The input below:

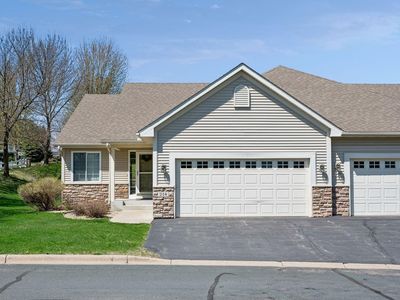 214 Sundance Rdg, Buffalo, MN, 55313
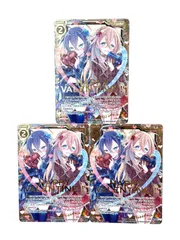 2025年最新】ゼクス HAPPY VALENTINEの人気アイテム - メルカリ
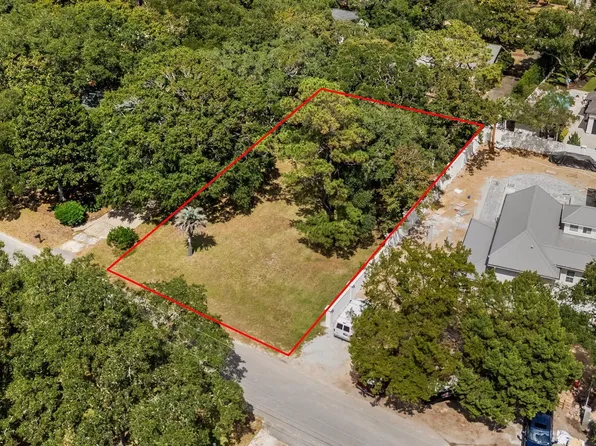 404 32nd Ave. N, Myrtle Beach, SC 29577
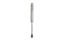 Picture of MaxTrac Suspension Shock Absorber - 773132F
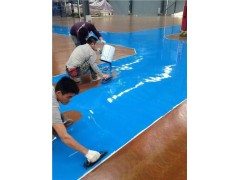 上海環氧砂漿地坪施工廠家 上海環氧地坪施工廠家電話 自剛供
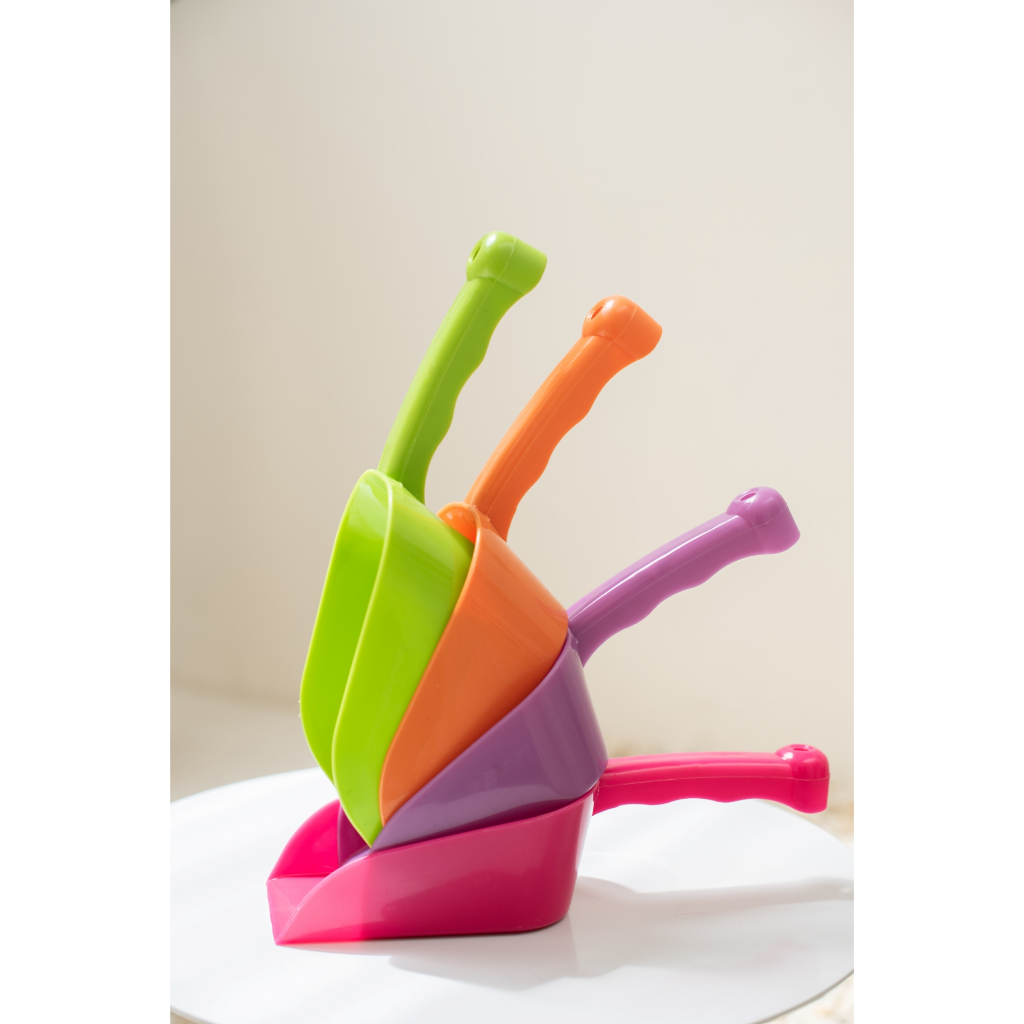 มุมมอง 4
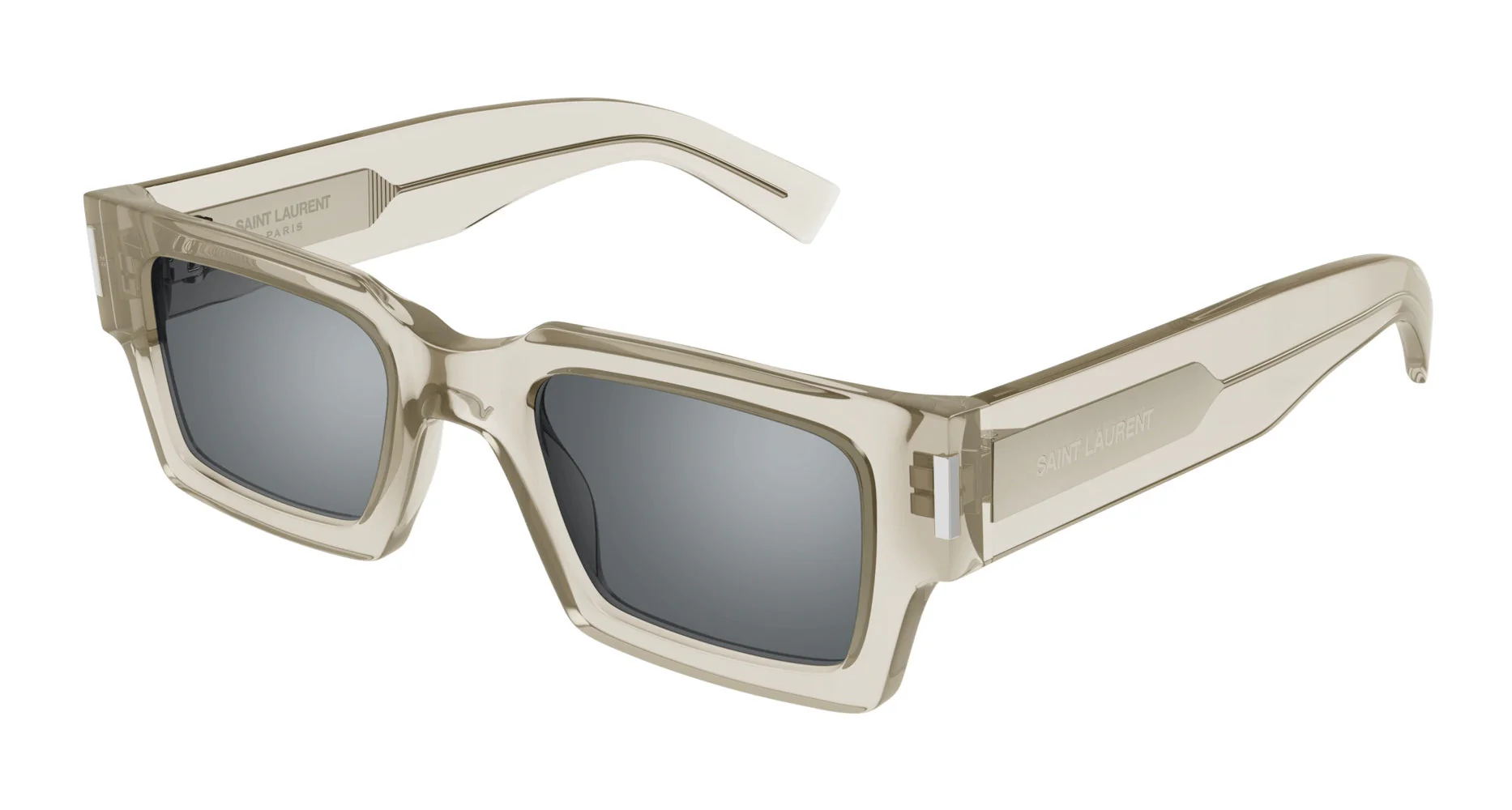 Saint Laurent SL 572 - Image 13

End of The input.

Exercise details —
Rewrite the rows above as a numbered list, skipping any blank lines. Keep only the text of each row and leave the pictures out.

Problem solution —
1.  214 Sundance Rdg, Buffalo, MN, 55313
2.  2025年最新】ゼクス HAPPY VALENTINEの人気アイテム - メルカリ
3.  404 32nd Ave. N, Myrtle Beach, SC 29577
4.  Picture of MaxTrac Suspension Shock Absorber - 773132F
5.  上海環氧砂漿地坪施工廠家 上海環氧地坪施工廠家電話 自剛供
6.  มุมมอง 4
7.  Saint Laurent SL 572 - Image 13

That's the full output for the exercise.